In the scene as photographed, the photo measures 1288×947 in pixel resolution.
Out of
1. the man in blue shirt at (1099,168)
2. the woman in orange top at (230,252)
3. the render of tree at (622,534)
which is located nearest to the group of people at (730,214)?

**Aim**.
Pull every line from the records above and reproduce each one unchanged, in the same order.

**Response**.
In the scene as photographed, the photo measures 1288×947 in pixel resolution.
Out of
1. the man in blue shirt at (1099,168)
2. the woman in orange top at (230,252)
3. the render of tree at (622,534)
which is located nearest to the group of people at (730,214)?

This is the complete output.